Join Date: Aug 1999
New PCOS Research
March 30, 2006
Odd-looking pig focus of research into diabetes, infertility, heart disease
WEST LAFAYETTE, Ind. — Despite the exaggerated, wrinkly snout and long, coarse, spiky hair reminiscent of the 1980s television space alien ALF, some very special swine are helping researchers at Purdue and Indiana universities understand human infertility, diabetes and cardiovascular disease.
In addition to their odd appearance, these Ossabaw pigs are predisposed to metabolic syndrome. The disease includes a host of health problems, including obesity, insulin resistance leading to Type 2 (mellitus/adult-onset diabetes), hypertension, artery-clogging bad cholesterol and triglycerides, and abnormally high blood clotting. Many of these same features are characteristic of polycystic ovary syndrome, an illness that leads to infertility in 5 percent to 10 percent of reproductive-age women.

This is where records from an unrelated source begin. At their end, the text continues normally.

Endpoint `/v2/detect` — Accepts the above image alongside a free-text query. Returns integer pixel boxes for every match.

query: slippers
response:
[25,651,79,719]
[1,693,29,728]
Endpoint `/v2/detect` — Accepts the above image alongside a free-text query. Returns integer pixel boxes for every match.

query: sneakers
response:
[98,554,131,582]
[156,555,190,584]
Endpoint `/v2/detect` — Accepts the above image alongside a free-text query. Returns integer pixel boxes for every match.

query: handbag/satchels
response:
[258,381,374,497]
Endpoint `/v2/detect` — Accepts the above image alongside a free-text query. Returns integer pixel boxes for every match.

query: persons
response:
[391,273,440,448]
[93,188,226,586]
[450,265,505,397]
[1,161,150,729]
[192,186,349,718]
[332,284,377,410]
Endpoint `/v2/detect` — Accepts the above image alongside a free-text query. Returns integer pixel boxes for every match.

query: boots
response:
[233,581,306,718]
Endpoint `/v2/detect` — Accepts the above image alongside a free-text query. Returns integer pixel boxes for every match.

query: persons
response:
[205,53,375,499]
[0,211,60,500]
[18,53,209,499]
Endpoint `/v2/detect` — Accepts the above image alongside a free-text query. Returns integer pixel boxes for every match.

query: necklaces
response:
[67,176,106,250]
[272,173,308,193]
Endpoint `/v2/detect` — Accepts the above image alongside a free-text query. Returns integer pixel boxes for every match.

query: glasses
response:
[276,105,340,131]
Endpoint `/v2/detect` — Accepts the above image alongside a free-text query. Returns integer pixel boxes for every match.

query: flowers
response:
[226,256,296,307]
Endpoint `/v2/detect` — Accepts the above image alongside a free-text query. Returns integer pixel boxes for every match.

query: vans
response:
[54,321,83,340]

Rebecca Krisher, a Purdue developmental and reproductive biologist, is studying the Ossabaws to determine if they also embody all of the metabolic and reproductive aspects of polycystic ovary syndrome (PCOS). If further research confirms the preliminary finding that this swine breed exhibits PCOS, it could lead to a cure for that type of infertility and related diseases, Krisher said.
Currently there is no research model for polycystic ovary syndrome, and the IU/Purdue Ossabaw herd is the only breeding group of this species, which scientists rescued from a South Carolina coastal island.
Krisher's colleagues at Indiana University School of Medicine, led by Michael Sturek, are studying links between polycystic ovary syndrome, obesity, cardiovascular disease and diabetes.
"PCOS is one of the leading causes of infertility in women, and it's exacerbated by obesity, which is rampant in this country," Krisher said. "Women with PCOS often have metabolic syndrome and obesity, so they are seven times more likely to have cardiovascular disease than a healthy female.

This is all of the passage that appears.